Given problem 1: Copy the part of the weedeater thread that starts at "Hi guys, Been" and ends at "it. Thanks, Snowball.", word for word.

Source text:
_ _ _ _

# xt85 t weedeater acceleration trouble



## snowball (May 3, 2005)

*xt85 t weedeater acceleration trouble (SORRY DOUBLE POST)*

--------------------------------------------------------------------------------

Hi guys, Been a while since I needed your help, but here goes.I been working on this machine for a while now and just can't seem to find the problem.It will not accelerate to high rpms, but will idle .When I spray gas in through the carb venturi with the throttle wide open, it floods the engine to where it almost dies.
What I've done so far is, 
put new carb kit in,metering lever is set right, changed all fuel lines, compression is good, 125lbs. checked the muffler and cylinder wall, new fuel, new plug,checked fuel cap venting, carb settings at 1.5 turns start up.cleaned the carb and blew it out with compress air several times. I at my witts end on this one. Any help as to what to do next, I sure would appreciate it. Thanks, Snowball.


----------



## snowball (May 3, 2005)

OOPS, Don't know what went wrong here , but I managed to post it twice, Sorry!!


----------



## hankster (Jan 1, 1998)

I would guess it has to be something in the carb. Even though you have rebuilt it and cleaned it, it still could have some crud stuck somewhere. May be the only solution is a new carb. What happens when you try and accel.?


----------



## snowball (May 3, 2005)

Found the problem, Owner used a longer screw to hold the carb on . It went through the wall of the crankcase up against and ruining the reed valve and stop guard. Maybe a better day tomorrow Thanx for trying to help. Snowball.


----------

_ _ _ _

Input:
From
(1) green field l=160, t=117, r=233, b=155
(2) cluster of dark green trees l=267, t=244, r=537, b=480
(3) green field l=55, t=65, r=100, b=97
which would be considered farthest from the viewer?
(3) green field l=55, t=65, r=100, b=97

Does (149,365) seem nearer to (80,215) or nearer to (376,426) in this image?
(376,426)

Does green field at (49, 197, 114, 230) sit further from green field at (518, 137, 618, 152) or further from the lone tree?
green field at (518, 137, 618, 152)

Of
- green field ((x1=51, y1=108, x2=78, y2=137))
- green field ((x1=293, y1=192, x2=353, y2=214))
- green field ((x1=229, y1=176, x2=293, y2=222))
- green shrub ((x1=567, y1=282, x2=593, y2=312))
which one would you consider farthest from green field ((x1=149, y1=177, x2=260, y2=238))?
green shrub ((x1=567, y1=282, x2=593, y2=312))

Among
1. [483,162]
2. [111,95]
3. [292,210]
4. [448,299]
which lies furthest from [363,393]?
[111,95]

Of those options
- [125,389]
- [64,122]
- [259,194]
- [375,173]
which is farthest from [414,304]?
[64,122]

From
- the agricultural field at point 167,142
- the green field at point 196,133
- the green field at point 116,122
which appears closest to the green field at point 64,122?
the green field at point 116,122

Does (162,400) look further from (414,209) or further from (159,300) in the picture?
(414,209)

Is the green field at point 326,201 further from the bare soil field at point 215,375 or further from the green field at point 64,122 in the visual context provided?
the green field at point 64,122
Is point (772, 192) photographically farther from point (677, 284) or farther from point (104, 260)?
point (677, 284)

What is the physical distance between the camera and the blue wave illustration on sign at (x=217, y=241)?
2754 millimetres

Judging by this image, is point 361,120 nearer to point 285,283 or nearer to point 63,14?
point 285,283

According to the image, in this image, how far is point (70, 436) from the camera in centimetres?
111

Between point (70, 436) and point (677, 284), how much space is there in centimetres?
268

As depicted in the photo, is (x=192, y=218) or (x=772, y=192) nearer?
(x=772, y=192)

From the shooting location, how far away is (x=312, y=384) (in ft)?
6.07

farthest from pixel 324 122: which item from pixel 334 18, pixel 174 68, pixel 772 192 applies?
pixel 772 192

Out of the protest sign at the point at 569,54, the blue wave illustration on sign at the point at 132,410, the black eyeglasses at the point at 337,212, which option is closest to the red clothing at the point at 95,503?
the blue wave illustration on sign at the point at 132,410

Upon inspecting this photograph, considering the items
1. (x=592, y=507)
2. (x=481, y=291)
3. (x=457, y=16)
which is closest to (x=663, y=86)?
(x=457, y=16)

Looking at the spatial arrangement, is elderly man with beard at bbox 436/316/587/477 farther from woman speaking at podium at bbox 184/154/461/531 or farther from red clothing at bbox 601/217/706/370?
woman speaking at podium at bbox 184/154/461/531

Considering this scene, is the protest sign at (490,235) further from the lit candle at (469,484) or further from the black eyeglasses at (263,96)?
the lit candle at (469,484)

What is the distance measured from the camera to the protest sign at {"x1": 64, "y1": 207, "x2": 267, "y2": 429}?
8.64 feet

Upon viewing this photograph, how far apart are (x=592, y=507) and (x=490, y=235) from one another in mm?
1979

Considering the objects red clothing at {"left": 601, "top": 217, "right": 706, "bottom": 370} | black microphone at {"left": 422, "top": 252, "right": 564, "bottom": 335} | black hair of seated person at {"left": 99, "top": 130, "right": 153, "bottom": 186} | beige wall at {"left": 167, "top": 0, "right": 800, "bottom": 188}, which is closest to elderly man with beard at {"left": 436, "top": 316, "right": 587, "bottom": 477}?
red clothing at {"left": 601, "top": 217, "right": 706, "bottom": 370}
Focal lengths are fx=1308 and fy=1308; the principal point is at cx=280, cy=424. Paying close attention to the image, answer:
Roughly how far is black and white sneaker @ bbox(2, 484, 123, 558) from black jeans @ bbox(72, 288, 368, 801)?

_ _ _ _

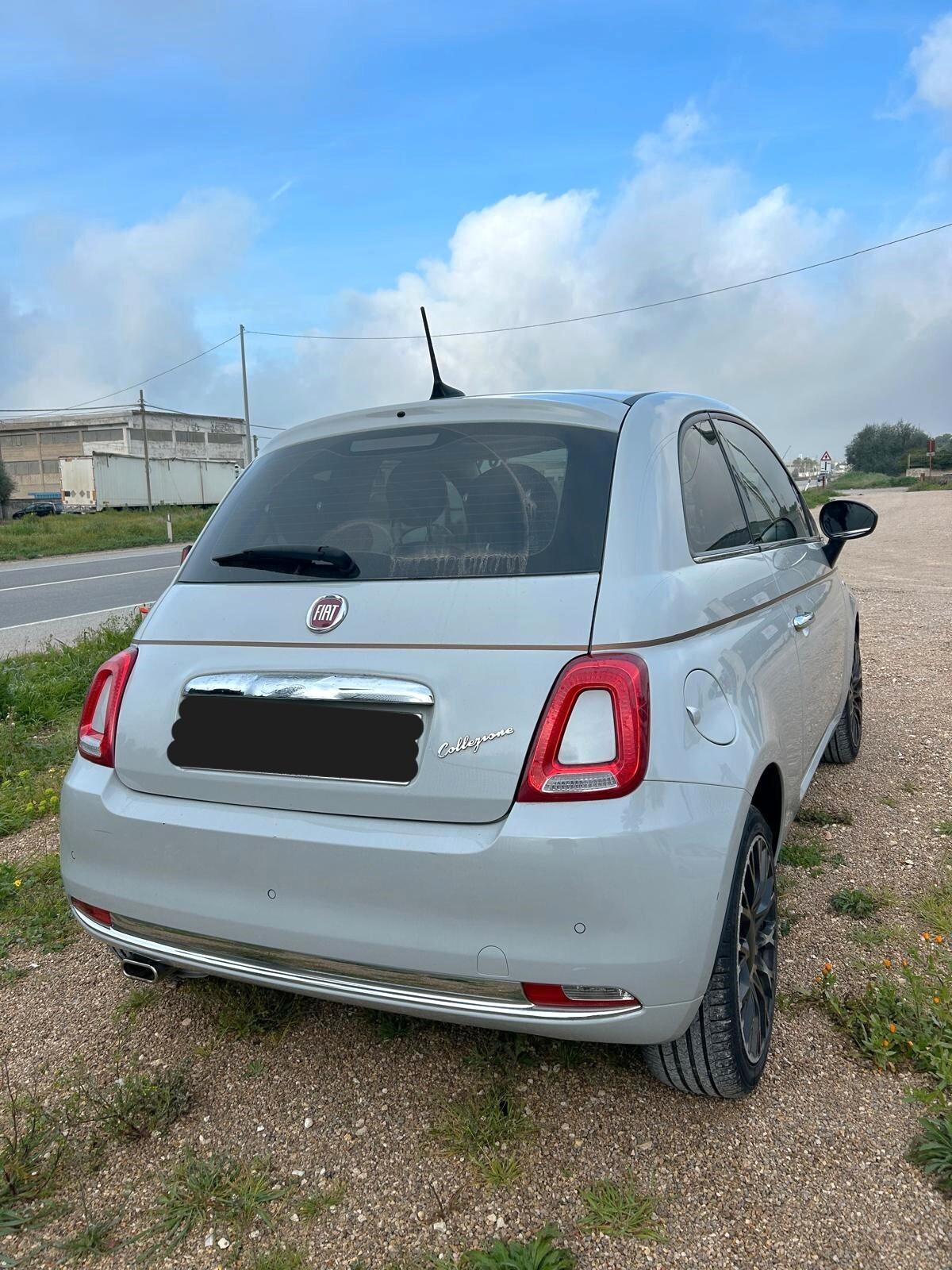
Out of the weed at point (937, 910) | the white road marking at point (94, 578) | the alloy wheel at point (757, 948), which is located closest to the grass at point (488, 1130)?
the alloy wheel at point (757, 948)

_ _ _ _

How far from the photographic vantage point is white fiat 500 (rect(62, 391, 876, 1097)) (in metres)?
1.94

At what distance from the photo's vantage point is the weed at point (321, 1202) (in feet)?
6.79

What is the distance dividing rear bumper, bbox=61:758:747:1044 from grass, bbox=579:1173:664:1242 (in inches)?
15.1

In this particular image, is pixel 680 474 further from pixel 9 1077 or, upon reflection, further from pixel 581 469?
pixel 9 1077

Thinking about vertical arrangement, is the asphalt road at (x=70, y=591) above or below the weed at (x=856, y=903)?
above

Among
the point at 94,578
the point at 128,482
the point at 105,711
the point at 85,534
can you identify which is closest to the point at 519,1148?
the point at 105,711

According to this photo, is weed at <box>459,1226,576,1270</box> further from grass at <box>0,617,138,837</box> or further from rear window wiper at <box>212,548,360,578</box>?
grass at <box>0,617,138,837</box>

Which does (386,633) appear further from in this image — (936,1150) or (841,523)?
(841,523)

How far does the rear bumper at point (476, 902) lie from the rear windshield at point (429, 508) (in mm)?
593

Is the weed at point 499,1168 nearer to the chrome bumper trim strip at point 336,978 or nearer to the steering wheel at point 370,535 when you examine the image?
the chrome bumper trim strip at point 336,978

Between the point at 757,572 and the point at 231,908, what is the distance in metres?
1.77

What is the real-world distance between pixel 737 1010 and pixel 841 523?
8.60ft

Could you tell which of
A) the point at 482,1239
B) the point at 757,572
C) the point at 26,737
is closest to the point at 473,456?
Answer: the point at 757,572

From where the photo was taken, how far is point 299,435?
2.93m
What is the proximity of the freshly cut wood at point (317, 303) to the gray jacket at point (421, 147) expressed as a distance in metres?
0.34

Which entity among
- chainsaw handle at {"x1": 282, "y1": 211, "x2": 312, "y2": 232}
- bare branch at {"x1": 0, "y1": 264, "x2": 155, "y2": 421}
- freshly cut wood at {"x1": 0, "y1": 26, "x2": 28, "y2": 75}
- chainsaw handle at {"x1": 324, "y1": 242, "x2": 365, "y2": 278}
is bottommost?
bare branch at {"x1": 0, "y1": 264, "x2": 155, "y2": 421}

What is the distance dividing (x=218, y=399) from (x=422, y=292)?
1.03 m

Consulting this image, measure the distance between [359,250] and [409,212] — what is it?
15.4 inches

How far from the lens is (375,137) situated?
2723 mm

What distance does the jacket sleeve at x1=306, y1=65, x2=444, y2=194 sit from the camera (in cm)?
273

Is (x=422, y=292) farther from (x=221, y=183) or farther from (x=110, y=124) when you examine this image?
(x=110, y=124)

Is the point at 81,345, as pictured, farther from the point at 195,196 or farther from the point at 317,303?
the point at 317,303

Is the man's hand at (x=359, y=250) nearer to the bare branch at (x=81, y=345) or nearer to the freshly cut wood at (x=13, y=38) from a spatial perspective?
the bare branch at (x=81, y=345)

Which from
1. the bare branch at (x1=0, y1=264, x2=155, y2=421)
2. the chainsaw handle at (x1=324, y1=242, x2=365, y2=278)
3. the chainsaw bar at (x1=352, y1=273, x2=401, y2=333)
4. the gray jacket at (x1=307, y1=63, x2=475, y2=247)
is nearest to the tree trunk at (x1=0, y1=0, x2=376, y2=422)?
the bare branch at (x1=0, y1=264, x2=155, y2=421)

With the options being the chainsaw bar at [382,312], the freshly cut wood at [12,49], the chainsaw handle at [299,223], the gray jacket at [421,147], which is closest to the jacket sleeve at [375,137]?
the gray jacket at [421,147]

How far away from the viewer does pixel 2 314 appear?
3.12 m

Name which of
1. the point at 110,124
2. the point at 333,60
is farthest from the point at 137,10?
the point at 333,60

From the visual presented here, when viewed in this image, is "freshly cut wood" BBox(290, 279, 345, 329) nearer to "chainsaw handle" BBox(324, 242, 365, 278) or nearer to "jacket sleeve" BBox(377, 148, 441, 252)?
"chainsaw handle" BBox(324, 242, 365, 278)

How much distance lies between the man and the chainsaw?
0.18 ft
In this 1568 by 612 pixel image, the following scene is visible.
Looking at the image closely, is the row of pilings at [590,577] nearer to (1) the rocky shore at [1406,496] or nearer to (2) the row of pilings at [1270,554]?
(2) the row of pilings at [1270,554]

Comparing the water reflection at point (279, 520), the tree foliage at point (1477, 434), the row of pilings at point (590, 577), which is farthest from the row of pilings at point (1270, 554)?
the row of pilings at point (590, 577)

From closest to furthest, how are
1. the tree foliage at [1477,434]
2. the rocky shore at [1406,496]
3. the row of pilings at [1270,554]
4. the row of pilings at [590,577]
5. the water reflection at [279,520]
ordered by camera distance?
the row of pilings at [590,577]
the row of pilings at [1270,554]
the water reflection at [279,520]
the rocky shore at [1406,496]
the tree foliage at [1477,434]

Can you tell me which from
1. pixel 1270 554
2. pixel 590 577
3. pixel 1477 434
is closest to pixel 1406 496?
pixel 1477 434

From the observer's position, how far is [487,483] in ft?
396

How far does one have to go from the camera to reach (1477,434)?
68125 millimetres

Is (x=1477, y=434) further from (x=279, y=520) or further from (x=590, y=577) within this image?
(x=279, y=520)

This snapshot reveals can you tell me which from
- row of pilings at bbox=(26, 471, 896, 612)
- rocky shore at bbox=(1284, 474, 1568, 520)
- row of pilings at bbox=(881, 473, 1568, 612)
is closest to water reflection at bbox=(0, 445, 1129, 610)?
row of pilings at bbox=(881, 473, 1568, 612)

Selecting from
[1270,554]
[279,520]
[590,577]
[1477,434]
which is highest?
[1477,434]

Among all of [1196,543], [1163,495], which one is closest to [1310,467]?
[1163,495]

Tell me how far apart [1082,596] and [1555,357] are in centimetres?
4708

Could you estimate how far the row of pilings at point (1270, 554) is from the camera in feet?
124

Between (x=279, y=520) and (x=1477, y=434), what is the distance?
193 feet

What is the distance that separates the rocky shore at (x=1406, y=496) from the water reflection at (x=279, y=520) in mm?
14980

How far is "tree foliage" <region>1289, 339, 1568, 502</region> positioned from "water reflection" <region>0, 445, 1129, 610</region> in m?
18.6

_ _ _ _

Given problem 2: From the entries, reproduce only the lines starting at the line that contains "Focal lengths are" and ending at the line that contains "Roughly how far". Include both of those lines.

Response 1:
Hi guys, Been a while since I needed your help, but here goes.I been working on this machine for a while now and just can't seem to find the problem.It will not accelerate to high rpms, but will idle .When I spray gas in through the carb venturi with the throttle wide open, it floods the engine to where it almost dies.
What I've done so far is, 
put new carb kit in,metering lever is set right, changed all fuel lines, compression is good, 125lbs. checked the muffler and cylinder wall, new fuel, new plug,checked fuel cap venting, carb settings at 1.5 turns start up.cleaned the carb and blew it out with compress air several times. I at my witts end on this one. Any help as to what to do next, I sure would appreciate it. Thanks, Snowball.

Response 2:
Focal lengths are fx=1308 and fy=1308; the principal point is at cx=280, cy=424. Paying close attention to the image, answer:
Roughly how far is black and white sneaker @ bbox(2, 484, 123, 558) from black jeans @ bbox(72, 288, 368, 801)?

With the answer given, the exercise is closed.